Nothing fancy. However, I'm starting to get more nodes and connections, and single transactions don't really work anymore, as expected. I've been looking for ways to do bulk inserts, but can't find any good ressources. The best I've managed to accomplish is using unwind_merge_nodes_query, which has two issues:

isn't that fast (~5 seconds for 700 very basic nodes on my laptop)
edges need to be handled separately
it requires keeping track of all the node ids to be able to handle edge connections

I've been writing functions to handle the above mentioned points, but I feel like I'm missing something and that there's a simpler way to handle batches of data

Solution

The unwind_merge_nodes_query function isn't generally intended to be used directly, although you can do so. Usually, you'd want to use the functions from the py2neo.bulk module instead, which wrap these functions.

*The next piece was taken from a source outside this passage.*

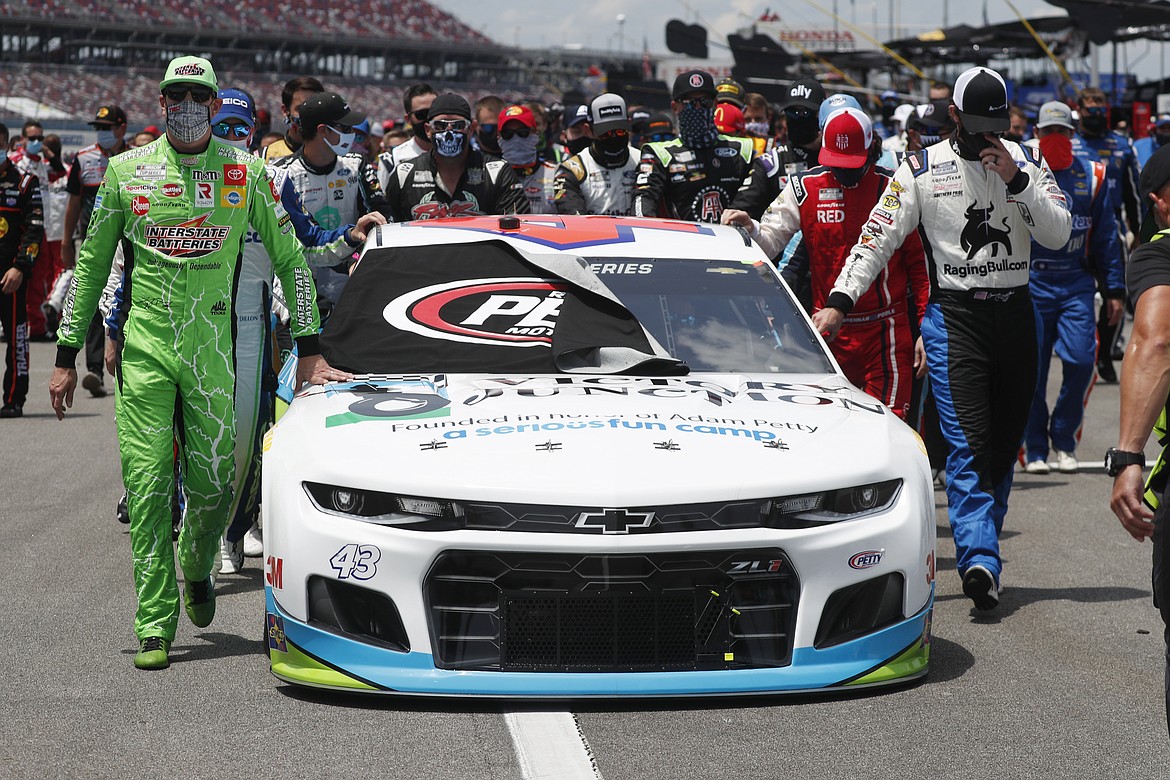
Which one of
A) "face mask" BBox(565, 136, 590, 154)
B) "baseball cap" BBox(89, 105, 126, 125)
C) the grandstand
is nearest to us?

Either way though, that nuance is unlikely to help much with your specific problems. As a client-side library, py2neo can only carry out operations exposed by the Neo4j server and, unfortunately, there exists no good (low level) way to import non-trivial bulk data from the client. Py2neo can't fix that.

If performance is your goal, your best bet might be to instead use a LOAD CSV Cypher statement. Note though that to do this, your input data file will need to be on our visible to the server directly.